## PROMPT A
List every performer named in the photo caption of the theater review below.

## TEXT PROVIDED
____
Reviews NYCOff-Broadway Published 6 November 2022

Review: My Broken Language at Signature at the Pershing Square Signature Center

Signature Theatre ⋄ October 18-November 27

Quiara Alegría Hudes’s adaptation of her memoir is more of an unusually creative literary reading than a play. Loren Noveck reviews.

Loren Noveck
Marilyn Torres, Daphne Rubin-Vega, Zabryna Guevara, Yani Marin, and Samora la Perdida in My Broken Language. Photo: Julieta Cervantes.

Marilyn Torres, Daphne Rubin-Vega, Zabryna Guevara, Yani Marin, and Samora la Perdida in My Broken Language. Photo: Julieta Cervantes.

Quiara Alegría Hudes’s 2021 memoir is an artist’s coming-of-age story, the journey of finding a voice, of navigating between multiple worlds to find a cultural, spiritual, artistic home. It’s the story of how a child from a fractured family, a child with a lot of loss in her life, builds the space in which she can not only speak her own stories and joys and sorrows in all their complexity, but memorialize the women who surround her but don’t bear their own witness: she’s creating “an archive made of us.” A love story to the written word as much as to the women in the maternal line of Hudes’s family, the piece takes the adult, mature writer’s sensibility as a lens on her childhood and that of her baby sister. Adapted from the memoir and directed by the playwright, the play My Broken Language is heartfelt and the playwright’s triumph in having this story to tell is hard-won, but the book doesn’t feel like it’s been meaningfully translated to the stage. Hudes’s homecoming to the theater, after an intentional absence of several years, feels like an act of nurturance for its creators (Hudes, of course, but also the ensemble of “Philly Rican roles for Latinx actrexs”), but to the audience comes off as an unusually creative literary reading more than a fully realized piece of theater.
____
Segmentation data
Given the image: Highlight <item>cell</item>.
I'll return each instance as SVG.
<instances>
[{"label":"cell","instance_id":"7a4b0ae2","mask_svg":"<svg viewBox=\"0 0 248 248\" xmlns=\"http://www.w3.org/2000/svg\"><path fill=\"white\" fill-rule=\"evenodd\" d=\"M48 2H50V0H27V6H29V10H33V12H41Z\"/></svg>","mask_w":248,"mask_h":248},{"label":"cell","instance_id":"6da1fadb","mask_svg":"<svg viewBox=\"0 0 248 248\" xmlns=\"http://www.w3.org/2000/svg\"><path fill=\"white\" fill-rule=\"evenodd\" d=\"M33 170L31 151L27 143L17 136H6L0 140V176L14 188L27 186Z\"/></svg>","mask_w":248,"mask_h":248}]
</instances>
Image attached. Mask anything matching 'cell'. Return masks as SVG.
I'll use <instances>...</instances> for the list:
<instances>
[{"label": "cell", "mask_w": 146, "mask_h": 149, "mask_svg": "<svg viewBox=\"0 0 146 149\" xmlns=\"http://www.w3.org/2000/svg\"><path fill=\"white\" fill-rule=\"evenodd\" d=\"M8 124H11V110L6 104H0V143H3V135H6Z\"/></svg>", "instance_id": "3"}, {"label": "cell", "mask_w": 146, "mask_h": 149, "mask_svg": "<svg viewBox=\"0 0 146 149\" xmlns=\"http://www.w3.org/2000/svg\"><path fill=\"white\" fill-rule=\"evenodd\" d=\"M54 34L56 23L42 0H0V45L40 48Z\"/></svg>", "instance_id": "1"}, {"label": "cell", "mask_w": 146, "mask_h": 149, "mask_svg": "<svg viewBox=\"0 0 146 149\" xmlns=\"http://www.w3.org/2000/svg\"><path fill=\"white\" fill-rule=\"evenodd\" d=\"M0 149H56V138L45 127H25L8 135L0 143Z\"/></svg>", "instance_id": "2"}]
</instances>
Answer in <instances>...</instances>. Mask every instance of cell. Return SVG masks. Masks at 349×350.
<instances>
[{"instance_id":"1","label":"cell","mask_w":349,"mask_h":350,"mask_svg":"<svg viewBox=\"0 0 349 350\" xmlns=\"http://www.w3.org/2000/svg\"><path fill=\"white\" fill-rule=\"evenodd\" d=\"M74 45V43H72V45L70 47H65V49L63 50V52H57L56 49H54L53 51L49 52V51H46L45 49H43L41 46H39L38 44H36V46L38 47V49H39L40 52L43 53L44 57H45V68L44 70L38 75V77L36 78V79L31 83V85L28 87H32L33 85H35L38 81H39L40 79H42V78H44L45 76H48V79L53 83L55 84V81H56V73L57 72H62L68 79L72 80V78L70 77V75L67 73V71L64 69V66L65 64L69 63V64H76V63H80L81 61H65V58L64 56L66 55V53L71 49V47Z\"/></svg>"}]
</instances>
____
## PROMPT B
How many lines in the entries above contain the string "masks"? Reply with the number only.

## SOLUTION A
Marilyn Torres, Daphne Rubin-Vega, Zabryna Guevara, Yani Marin, Samora la Perdida

## SOLUTION B
2